HOW RADICAL WAS THIS APPROACH TO MIXOLOGY?
It was radical in the sense that no bartender anywhere in America that I knew of, and certainly not in New York, was doing anything different than putting an ounce and a half of whiskey, pushing a button for the sour mix to come out, shaking it, and that was the drink. Nobody knew anything different. Nobody even squeezed a lemon. The only thing you ever did with a lemon was make those stupid peels. Nobody thought about fresh lemon and lime juice.
At the end of two years at this fine dining restaurant Aurora, Joe is busily at work, and I’m watching this every day. He’s bringing in all of these famous designers. He’s bringing in people like Milton Glazer, and all of these famous industrial and graphic designers. This is all happening, and I’m watching all of this go down like, “Damn man! I want to work at this place. This is where I want to be. This is going to be spectacular.”
So I went to Joe, and I said, “Here’s what I want to do Joe. This is working out pretty good now. We’ve got some really great drinks here, and we have the fresh juices and the whole thing, and I want to take this over there. Why don’t we get a menu that has drinks on it from some of the old supper clubs. Why don’t we grab a drink from each of these places and put it on the menu with some other classics.” “Ya ya, I’ve done it before but I like it. Show me a menu.” So I showed him a menu, and now I’m faced with taking that small, tiny program with four bartenders and extrapolating out into 28 bartenders and three permanent bars and the multitude of satellite bars on any given day on the two floors of the Rainbow Room. It was a massive job to try and figure out how to do it, and from opening day the bar was six deep. We had 125 seats in the lounge and we had a little service bar in the back, which ended up being busier than the front bar because all of the tables were serviced out of that bar. And I had this 28 drink menu: Ramos Gin Fizz, Sazerac, all of these old classics, and the bartenders are like, “Dale, it’s not possible. We’re turning over 700 guests in a few hours. We can’t do this.” And I start thinking, “Jesus Chris, what have I done? I messed up. It’s just not gonna work.” So I took the menu back, and this was a menu that we spent a ton of money to print. I cut it back to 16 drinks from 28. I cut out some of the Ramos Gin Fizz stuff to figure out later, and it went back on the menu eventually.
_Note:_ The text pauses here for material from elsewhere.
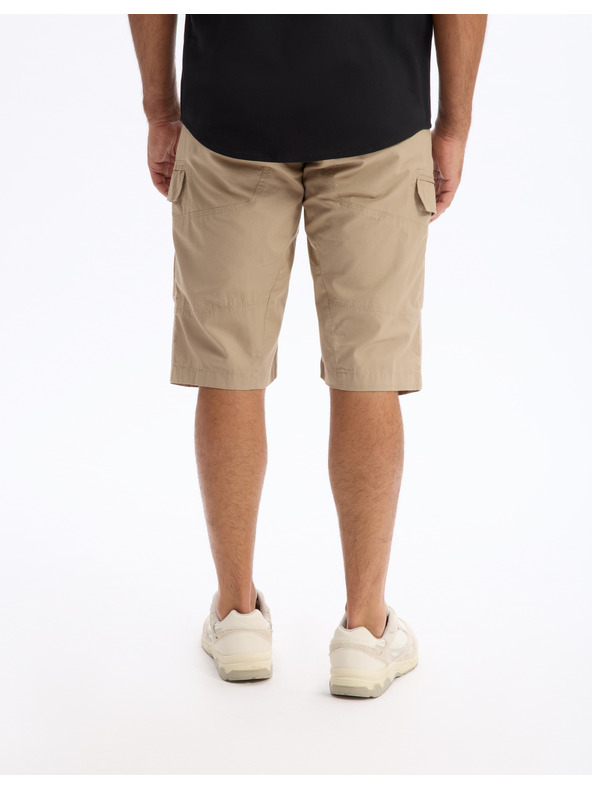 Celio Pantaloncini in tela Bocourtbm1 30 Celio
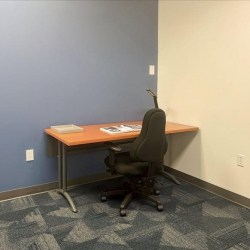 Serviced offices to rent in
“And then the drinks became famous, and we were doing something no one else was doing.”
Then we figured out the whole system we ended up using in the back. For example, the Singapore Sling, which we did not want to take off the menu, it has Cherry Herring, Cointreau, Benedictine, and gin, and those four things are easily mixable, so we got gallon store-and-pours. The next three ingredients were pineapple juice, lime juice, and bitters. That’s what you put in at the moment of service. You put in two and a half ounces of this mixture, then you put the pineapple and the bitters and the lime juice and you shook it up, and that way we turned out drinks really fast. Everything that was non-volatile and wouldn’t spoil would go into the gallon jug, and within a year we were able to have really fast and really excellent service. And then the drinks became famous, and we were doing something no one else was doing.